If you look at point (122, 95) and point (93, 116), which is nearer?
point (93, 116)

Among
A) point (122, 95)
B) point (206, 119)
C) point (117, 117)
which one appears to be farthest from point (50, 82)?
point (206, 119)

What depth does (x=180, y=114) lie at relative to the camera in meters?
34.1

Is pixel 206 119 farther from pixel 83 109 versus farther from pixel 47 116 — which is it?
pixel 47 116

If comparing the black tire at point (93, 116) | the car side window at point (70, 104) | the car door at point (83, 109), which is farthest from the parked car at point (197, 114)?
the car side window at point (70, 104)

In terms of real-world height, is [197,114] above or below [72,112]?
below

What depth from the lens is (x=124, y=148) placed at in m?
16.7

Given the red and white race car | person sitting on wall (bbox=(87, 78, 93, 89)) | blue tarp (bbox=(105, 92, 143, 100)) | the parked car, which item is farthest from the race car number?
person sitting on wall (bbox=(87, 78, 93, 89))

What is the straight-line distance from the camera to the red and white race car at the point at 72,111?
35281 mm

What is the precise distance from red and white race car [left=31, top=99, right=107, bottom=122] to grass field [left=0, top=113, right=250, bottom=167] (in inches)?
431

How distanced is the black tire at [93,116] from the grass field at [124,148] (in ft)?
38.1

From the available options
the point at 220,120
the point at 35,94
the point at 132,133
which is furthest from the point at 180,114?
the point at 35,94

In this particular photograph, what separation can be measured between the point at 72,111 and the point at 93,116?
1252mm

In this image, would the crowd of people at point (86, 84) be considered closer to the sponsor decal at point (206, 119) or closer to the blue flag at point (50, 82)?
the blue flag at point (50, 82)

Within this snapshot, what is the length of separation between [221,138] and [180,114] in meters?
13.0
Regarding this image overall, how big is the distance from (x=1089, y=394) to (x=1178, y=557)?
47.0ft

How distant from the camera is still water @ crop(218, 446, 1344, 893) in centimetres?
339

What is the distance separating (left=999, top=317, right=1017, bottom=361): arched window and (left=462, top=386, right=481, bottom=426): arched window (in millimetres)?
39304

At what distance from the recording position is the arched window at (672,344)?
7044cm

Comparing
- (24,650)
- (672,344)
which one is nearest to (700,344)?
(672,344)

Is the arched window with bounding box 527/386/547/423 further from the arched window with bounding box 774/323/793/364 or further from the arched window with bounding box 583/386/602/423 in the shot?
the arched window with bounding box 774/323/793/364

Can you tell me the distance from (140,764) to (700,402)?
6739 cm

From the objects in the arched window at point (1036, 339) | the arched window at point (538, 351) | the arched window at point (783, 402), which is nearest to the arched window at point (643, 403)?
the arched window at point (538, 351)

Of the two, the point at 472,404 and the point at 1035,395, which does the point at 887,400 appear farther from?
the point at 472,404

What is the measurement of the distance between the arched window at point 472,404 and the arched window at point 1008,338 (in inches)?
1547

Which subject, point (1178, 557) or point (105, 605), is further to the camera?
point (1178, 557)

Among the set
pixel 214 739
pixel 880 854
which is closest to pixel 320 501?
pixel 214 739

----

Task brief >> Copy out all of the material above line for line, with no changes to any word, number, or mark.

Full answer >>
If you look at point (122, 95) and point (93, 116), which is nearer?
point (93, 116)

Among
A) point (122, 95)
B) point (206, 119)
C) point (117, 117)
which one appears to be farthest from point (50, 82)?
point (206, 119)

What depth does (x=180, y=114) lie at relative to the camera in meters?
34.1

Is pixel 206 119 farther from pixel 83 109 versus farther from pixel 47 116 — which is it?
pixel 47 116

If comparing the black tire at point (93, 116) | the car side window at point (70, 104) | the car door at point (83, 109), which is farthest from the parked car at point (197, 114)?
the car side window at point (70, 104)

In terms of real-world height, is [197,114] above or below [72,112]?
below

What depth from the lens is (x=124, y=148) placed at in m?
16.7

Given the red and white race car | person sitting on wall (bbox=(87, 78, 93, 89)) | blue tarp (bbox=(105, 92, 143, 100)) | the parked car, which item is farthest from the race car number?
person sitting on wall (bbox=(87, 78, 93, 89))

What is the straight-line distance from the camera to the red and white race car at the point at 72,111?
35281 mm

What is the precise distance from red and white race car [left=31, top=99, right=107, bottom=122] to grass field [left=0, top=113, right=250, bottom=167] (in inches)?
431

How distanced is the black tire at [93,116] from the grass field at [124,148] (in ft)?
38.1

From the available options
the point at 220,120
the point at 35,94
the point at 132,133
which is furthest from the point at 180,114?
the point at 35,94

In this particular photograph, what separation can be measured between the point at 72,111 and the point at 93,116?
1252mm

In this image, would the crowd of people at point (86, 84) be considered closer to the sponsor decal at point (206, 119) or closer to the blue flag at point (50, 82)?
the blue flag at point (50, 82)

Within this snapshot, what is the length of separation between [221,138] and [180,114] in meters?
13.0
Regarding this image overall, how big is the distance from (x=1089, y=394) to (x=1178, y=557)?
47.0ft

How distant from the camera is still water @ crop(218, 446, 1344, 893) in centimetres?
339

What is the distance separating (left=999, top=317, right=1017, bottom=361): arched window and (left=462, top=386, right=481, bottom=426): arched window (in millimetres)?
39304

At what distance from the recording position is the arched window at (672,344)?
7044cm

Comparing
- (24,650)
- (672,344)
which one is nearest to (700,344)?
(672,344)

Is the arched window with bounding box 527/386/547/423 further from the arched window with bounding box 774/323/793/364 or further from the arched window with bounding box 583/386/602/423 in the shot?
the arched window with bounding box 774/323/793/364

Can you tell me the distance from (140,764) to (700,402)?
6739 cm

From the objects in the arched window at point (1036, 339) | the arched window at point (538, 351) | the arched window at point (783, 402), which is nearest to the arched window at point (643, 403)?
the arched window at point (538, 351)

Of the two, the point at 472,404 and the point at 1035,395, which does the point at 887,400 appear farther from?
the point at 472,404

What is the measurement of the distance between the arched window at point 472,404 and the arched window at point 1008,338 (in inches)?
1547

Which subject, point (1178, 557) or point (105, 605), is further to the camera?
point (1178, 557)

Among the set
pixel 214 739
pixel 880 854
which is closest to pixel 320 501?
pixel 214 739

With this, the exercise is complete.